START RECORD SET

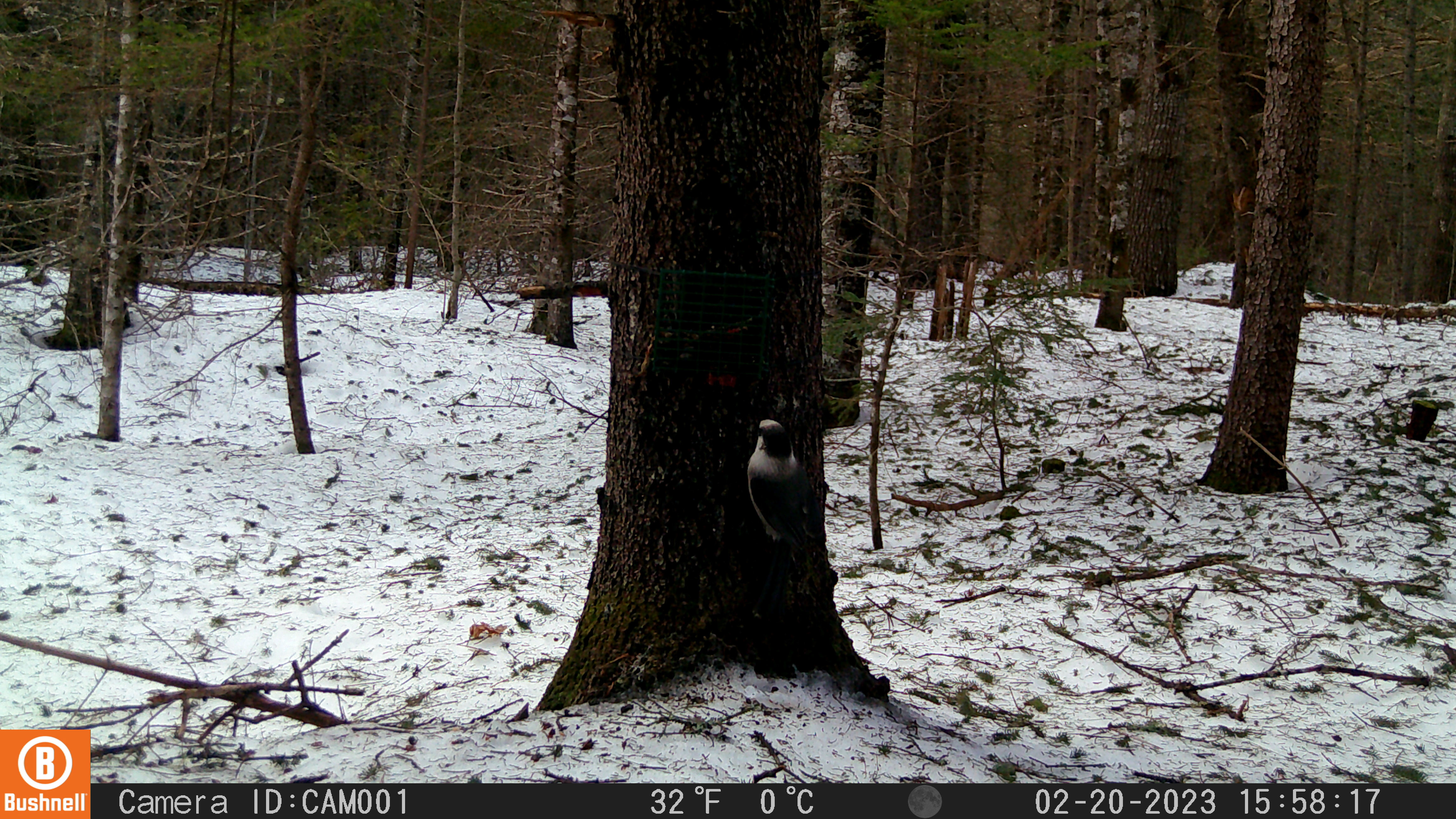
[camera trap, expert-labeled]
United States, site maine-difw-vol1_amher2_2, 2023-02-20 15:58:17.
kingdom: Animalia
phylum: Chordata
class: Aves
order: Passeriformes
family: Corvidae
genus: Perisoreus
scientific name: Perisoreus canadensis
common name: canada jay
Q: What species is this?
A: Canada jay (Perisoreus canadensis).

END RECORD SET
START RECORD SET

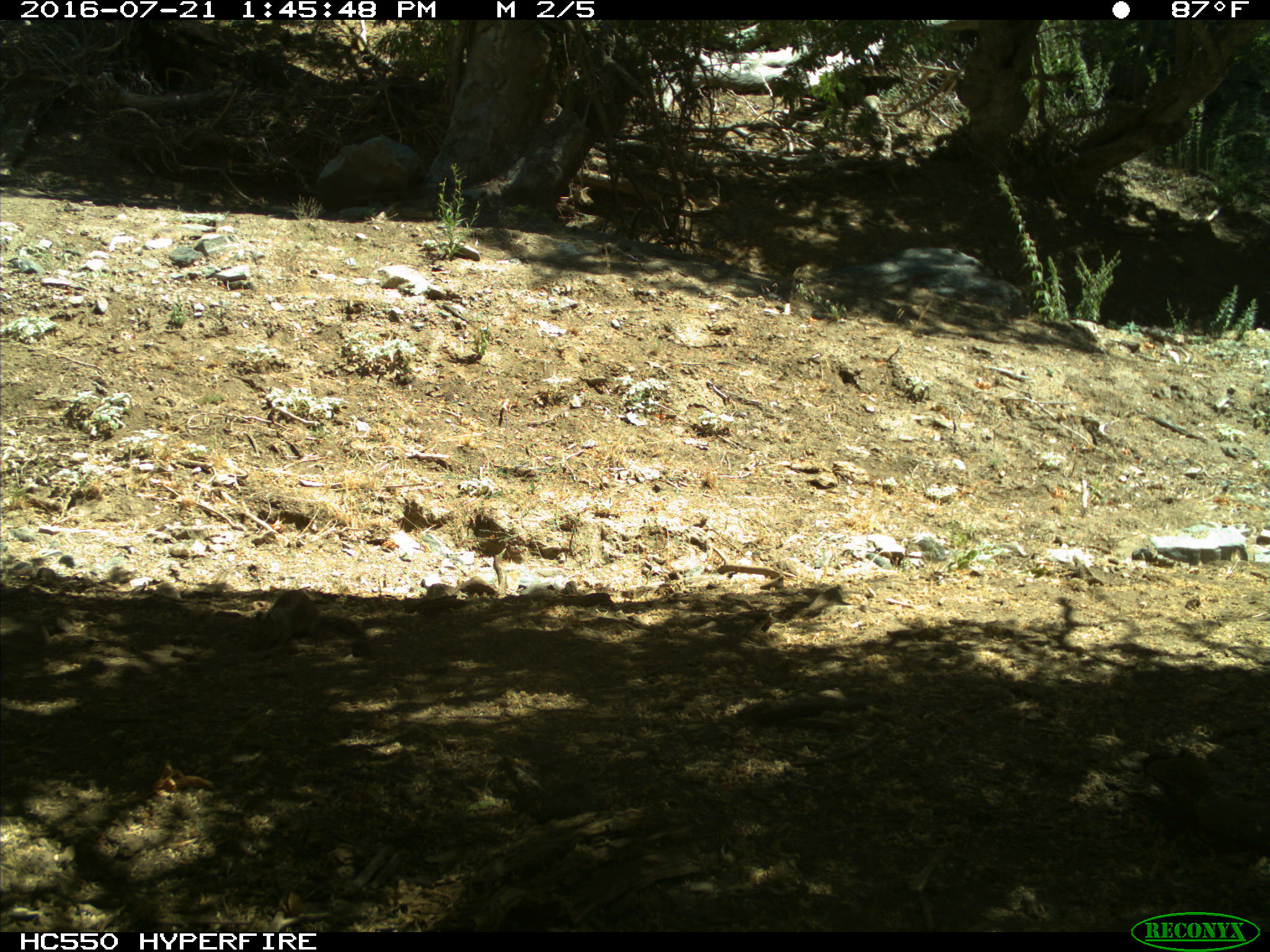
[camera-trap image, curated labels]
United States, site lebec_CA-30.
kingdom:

END RECORD SET

GOAL OF THE EXERCISE:
The answer must consist of every line from the data that contains the word "trap".

ANSWER BELOW:
[camera trap, expert-labeled]
[camera-trap image, curated labels]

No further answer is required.